Furthermore, the traditional rough clustering algorithms are sensitive to the initialized cluster centers and easy to fall into local optimum. The differential evolution (DE) algorithm is a nature-inspired optimization algorithm, which can approach the global optimum for a specific problem. DE has been widely studied and applied because of its simple implementation and fast convergence [31, 32]. The clustering algorithms based on differential evolution avoid the algorithms falling into local optimization and enhance the robustness of the clustering algorithms.

Based on the problems mentioned above, a novel differential evolution-based transfer rough clustering algorithm (DE-TRC) is proposed in this paper. Using the special mechanism of transfer learning, the objective function of unsupervised transfer rough clustering algorithm is designed in this paper. It combines transfer learning and rough clustering algorithm to improve the performance of the algorithm in classifying sparse data and impure data. In addition, the differential evolution algorithm is introduced to optimize the objective function of the clustering algorithm, which improves the robustness of the algorithm. The experimental results presented here are thoroughly evaluated. By comparing with the state-of-the-art clustering algorithm, the advantages of DE-TRC on both synthetic and real-world data sets are proved.

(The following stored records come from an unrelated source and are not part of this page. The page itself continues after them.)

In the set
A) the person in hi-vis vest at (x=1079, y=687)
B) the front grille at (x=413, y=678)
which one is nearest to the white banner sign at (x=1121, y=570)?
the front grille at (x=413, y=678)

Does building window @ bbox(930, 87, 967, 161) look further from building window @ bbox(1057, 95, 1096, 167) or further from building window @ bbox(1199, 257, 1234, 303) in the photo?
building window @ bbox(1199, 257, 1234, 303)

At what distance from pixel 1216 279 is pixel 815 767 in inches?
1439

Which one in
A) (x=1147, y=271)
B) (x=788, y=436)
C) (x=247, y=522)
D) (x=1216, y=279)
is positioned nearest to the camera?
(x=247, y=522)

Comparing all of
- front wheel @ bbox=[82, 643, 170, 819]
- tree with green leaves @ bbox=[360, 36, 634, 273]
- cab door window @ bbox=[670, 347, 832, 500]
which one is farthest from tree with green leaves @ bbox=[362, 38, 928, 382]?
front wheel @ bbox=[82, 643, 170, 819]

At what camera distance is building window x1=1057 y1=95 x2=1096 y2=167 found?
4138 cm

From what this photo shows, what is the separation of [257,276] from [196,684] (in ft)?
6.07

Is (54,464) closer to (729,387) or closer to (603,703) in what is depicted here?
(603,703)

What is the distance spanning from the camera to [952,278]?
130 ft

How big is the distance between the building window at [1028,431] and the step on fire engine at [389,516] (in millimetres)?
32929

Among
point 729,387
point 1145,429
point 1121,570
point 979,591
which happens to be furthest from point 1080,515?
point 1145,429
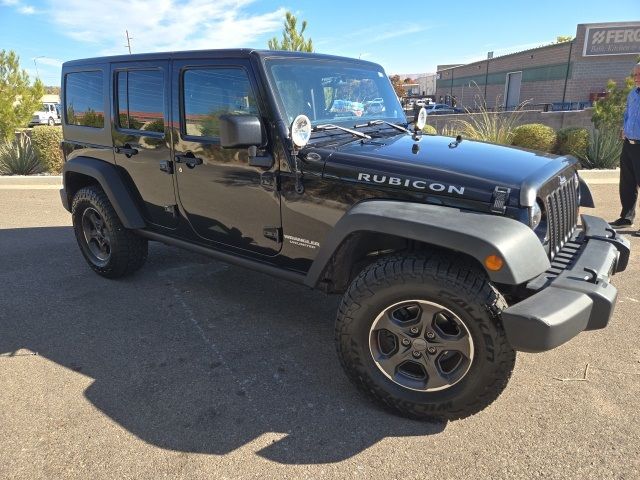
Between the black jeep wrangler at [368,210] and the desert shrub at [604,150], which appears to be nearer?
the black jeep wrangler at [368,210]

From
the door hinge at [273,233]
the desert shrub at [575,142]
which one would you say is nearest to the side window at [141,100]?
the door hinge at [273,233]

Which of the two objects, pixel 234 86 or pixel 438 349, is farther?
pixel 234 86

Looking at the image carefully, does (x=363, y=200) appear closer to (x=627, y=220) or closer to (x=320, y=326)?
(x=320, y=326)

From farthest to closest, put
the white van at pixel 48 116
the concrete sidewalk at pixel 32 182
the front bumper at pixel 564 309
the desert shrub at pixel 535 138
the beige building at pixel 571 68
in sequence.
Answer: the white van at pixel 48 116
the beige building at pixel 571 68
the desert shrub at pixel 535 138
the concrete sidewalk at pixel 32 182
the front bumper at pixel 564 309

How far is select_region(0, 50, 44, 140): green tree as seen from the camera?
11.0 metres

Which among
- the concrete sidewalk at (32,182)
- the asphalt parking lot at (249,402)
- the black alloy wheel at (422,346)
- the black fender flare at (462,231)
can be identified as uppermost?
the black fender flare at (462,231)

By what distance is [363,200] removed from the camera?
8.32 ft

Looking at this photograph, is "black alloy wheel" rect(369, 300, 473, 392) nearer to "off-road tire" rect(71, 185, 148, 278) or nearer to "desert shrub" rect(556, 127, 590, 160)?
"off-road tire" rect(71, 185, 148, 278)

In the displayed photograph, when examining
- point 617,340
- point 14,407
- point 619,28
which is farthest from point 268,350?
point 619,28

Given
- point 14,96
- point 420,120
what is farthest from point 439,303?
point 14,96

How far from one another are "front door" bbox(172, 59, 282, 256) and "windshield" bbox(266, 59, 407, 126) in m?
0.19

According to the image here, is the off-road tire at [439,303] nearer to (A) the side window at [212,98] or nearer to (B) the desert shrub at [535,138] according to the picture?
(A) the side window at [212,98]

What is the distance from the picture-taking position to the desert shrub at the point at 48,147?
10.1m

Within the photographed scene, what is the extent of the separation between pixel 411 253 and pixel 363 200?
15.4 inches
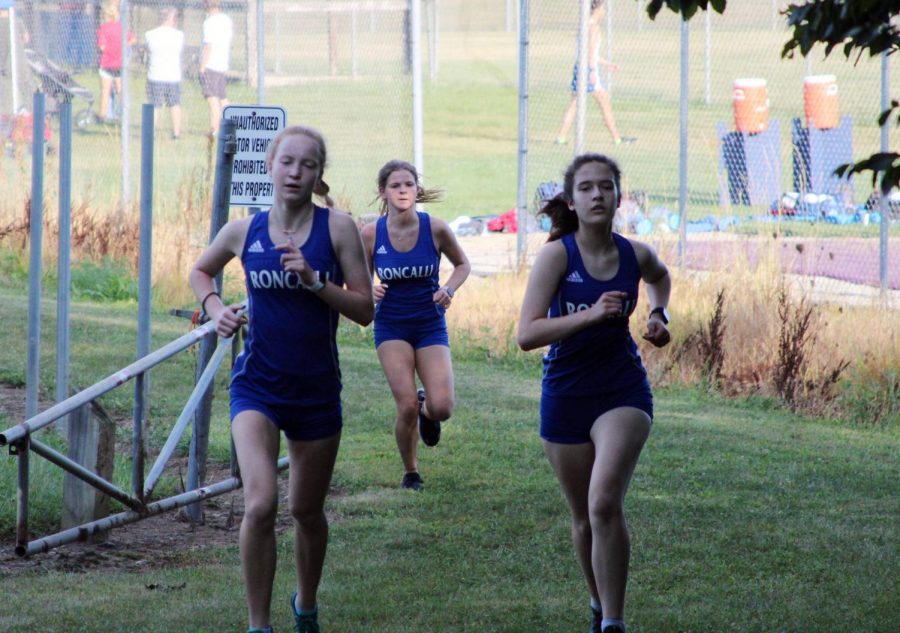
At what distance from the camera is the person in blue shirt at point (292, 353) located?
4.86 m

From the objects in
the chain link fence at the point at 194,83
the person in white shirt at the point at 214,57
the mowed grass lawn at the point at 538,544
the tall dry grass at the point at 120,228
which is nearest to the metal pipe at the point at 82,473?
the mowed grass lawn at the point at 538,544

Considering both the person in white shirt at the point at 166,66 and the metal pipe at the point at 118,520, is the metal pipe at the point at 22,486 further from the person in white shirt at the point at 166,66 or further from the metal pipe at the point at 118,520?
the person in white shirt at the point at 166,66

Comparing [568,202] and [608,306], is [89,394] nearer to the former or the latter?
[568,202]

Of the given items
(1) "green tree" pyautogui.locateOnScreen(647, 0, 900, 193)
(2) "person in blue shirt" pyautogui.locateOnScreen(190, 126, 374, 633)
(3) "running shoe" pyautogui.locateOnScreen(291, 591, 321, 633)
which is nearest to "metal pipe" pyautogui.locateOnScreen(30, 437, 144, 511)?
(2) "person in blue shirt" pyautogui.locateOnScreen(190, 126, 374, 633)

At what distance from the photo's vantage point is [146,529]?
7.18m

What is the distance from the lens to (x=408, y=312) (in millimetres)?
7914

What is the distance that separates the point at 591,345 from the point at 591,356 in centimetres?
4

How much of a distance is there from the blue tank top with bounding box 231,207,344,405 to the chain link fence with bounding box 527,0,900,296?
6.03ft

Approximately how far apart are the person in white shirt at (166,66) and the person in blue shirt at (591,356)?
514 inches

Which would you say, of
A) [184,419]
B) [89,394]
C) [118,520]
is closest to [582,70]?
[184,419]

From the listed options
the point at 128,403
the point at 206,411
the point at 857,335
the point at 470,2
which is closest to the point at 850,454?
the point at 857,335

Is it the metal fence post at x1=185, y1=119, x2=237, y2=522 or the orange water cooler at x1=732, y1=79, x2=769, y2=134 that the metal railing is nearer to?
the metal fence post at x1=185, y1=119, x2=237, y2=522

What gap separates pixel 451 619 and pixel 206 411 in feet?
7.06

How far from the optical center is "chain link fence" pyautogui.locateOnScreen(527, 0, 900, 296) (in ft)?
43.9
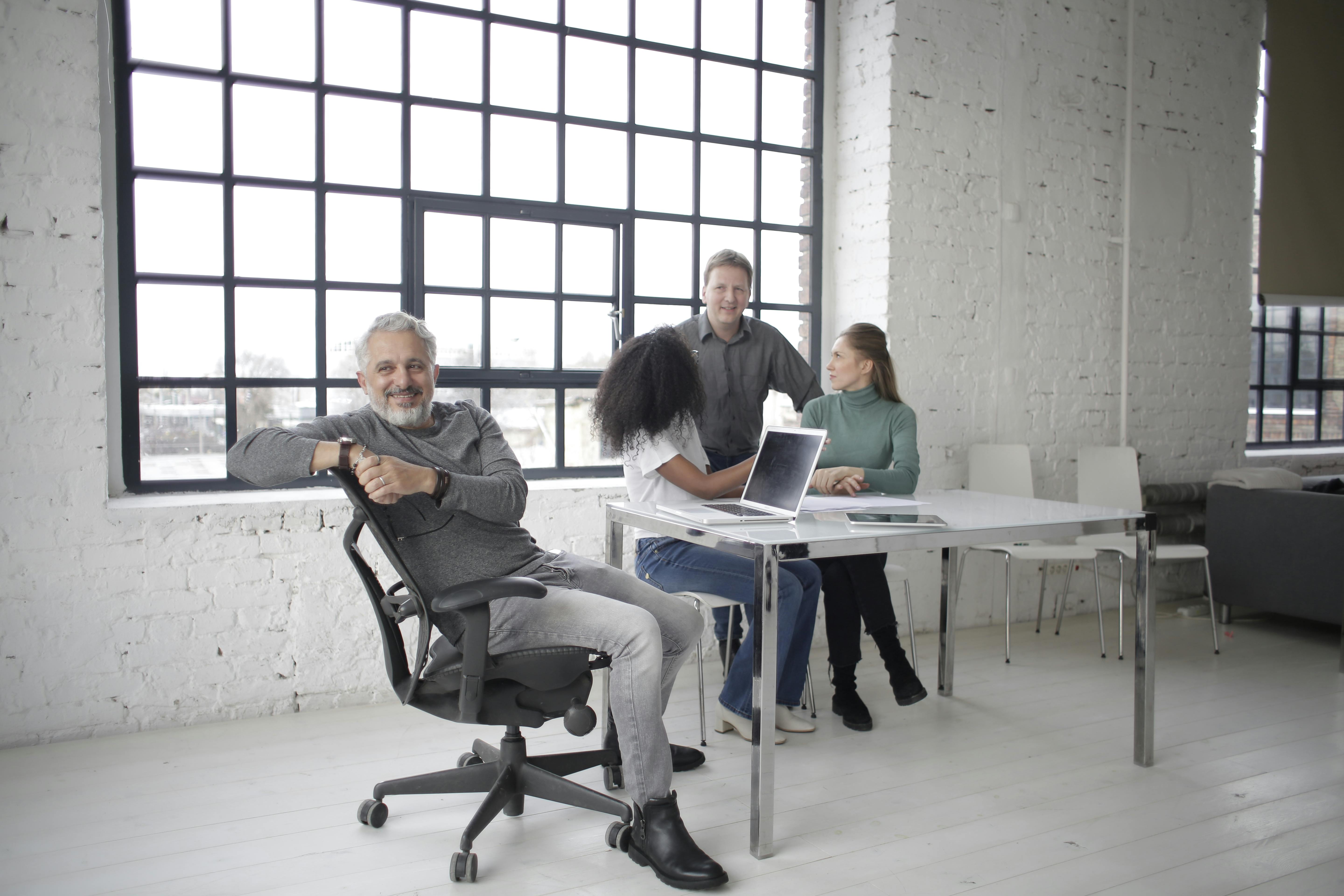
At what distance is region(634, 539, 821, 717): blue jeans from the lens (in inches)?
118

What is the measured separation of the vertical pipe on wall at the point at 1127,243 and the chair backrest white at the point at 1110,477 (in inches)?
14.8

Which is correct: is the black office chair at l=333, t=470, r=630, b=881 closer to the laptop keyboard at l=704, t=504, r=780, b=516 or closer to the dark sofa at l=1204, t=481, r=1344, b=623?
the laptop keyboard at l=704, t=504, r=780, b=516

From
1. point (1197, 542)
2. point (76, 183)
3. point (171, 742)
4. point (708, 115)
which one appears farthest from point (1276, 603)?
point (76, 183)

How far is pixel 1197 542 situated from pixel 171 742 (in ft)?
17.0

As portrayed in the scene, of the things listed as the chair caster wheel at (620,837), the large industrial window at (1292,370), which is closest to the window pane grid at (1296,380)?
the large industrial window at (1292,370)

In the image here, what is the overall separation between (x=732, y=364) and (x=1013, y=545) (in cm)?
187

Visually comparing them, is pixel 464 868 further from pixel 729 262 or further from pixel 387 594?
pixel 729 262

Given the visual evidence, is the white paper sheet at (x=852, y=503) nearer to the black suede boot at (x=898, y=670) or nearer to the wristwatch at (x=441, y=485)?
the black suede boot at (x=898, y=670)

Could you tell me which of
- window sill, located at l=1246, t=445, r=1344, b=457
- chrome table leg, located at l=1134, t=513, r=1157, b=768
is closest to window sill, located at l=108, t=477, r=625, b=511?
chrome table leg, located at l=1134, t=513, r=1157, b=768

The rest of this paper is organized as follows. In “Related works”, the related works of this paper including rough clustering and transfer mechanism are introduced. The implementation details of the suggested model are described in “Proposed methods”. The experiments of synthetic and real-world datasets are carried out in “Experiment analysis”. “Conclusion” provides conclusions of this paper.

Related works

In this section, we review and introduce the rough set theory and the method of prototype-based transfer clustering matching mechanism, which are the two important theories related to our proposed method.

Rough set theory and clustering

Rough set theory is a mathematical tool for dealing with uncertain problems, which is considered from the perspective of granular computation [33]. Rough set is the approximation of a vague concept by a pair of precise concepts, namely, lower and upper approximations.

Let $U = \{ x_{1} ,x_{2} , \cdots ,x_{N} \}$ be a set of N objects and $F = \{ X_{1} ,X_{2} , \cdots ,X_{C} \}$ be a family of C clusters on U. $\mu_{ci}^{R}$ is the rough membership of x_i to X_c with respect to the neighborhood relationship R and is computed by:

$$ \mu_{ci}^{R} = \frac{{\sum\nolimits_{t = 1}^{N} {R_{it} u_{ct} } }}{{\sum\nolimits_{t = 1}^{N} {R_{it} } }}, $$

(1)

where, u_ci is the degree of x_i belongs to X_c and is denoted by:

$$ u_{ci} = \left\{ \begin{gathered} 1\;{\text{if}}\;x_{i} \; \in \;X_{c} \hfill \\ 0\;{\text{else}} \hfill \\ \end{gathered} \right.. $$

(2)

R_it represents the nearest relation and is represented by the following condition:

$$ R_{it} = \left\{ \begin{gathered} 1{\text{ if }}x_{t} \; {\text{is in the }}k{\text{ nearest neighbor of}} \,x_{i} \hfill \\ 0{\text{ else}} \hfill \\ \end{gathered} \right.. $$

(3)

k can be determined according to the strategy studied in Ref. [15]. In order to describe the lower approximation, upper approximation, and boundary region of X_c, their corresponding memberships $\underline {u}_{ci} ,\,\overline{u}_{ci}$, and $\hat{u}_{ci}$ can be calculated by using the rough membership:

$$ \underline {u}_{ci} = \left\{ \begin{gathered} 1 \, (\mu_{ci}^{R} = 1) \hfill \\ 0 \, (otherwise) \hfill \\ \end{gathered} \right. $$

(4)

$$ \hat{u}_{ci} = \left\{ \begin{gathered} 1 \, (\mu_{ci}^{R} \in (0,1)) \hfill \\ 0 \, (otherwise) \hfill \\ \end{gathered} \right. $$

(5)

$$ \overline{u}_{ci} = \left\{ \begin{gathered} 1 \, (\mu_{ci}^{R} > 0) \hfill \\ 0 \, (otherwise) \hfill \\ \end{gathered} \right.. $$

(6)

Prototype-based transfer mechanism

Generally, transfer learning can utilize source data to improve the learning result of target data, if the useful knowledge can be extracted from the source domain and is transferred to the target domain [20]. For prototype-based clustering problem, the most critical information is the cluster centers. Therefore, a prototype-based transfer clustering mechanism is given as follows:

$$ \Delta (\tilde{V}_{S} ,V_{T} ) = \sum\limits_{c = 1}^{C} {\left\| {\tilde{v}_{c} - v_{c} } \right\|^{2} } , $$

(7)

where $\tilde{v}_{c}$ denotes the cth cluster center in the source domain and v_c is the cth cluster center in the target domain. The number C of clusters in the source domain and target domain is the same. This transfer clustering mechanism can be introduced into the clustering objective functions to improve the clustering performance.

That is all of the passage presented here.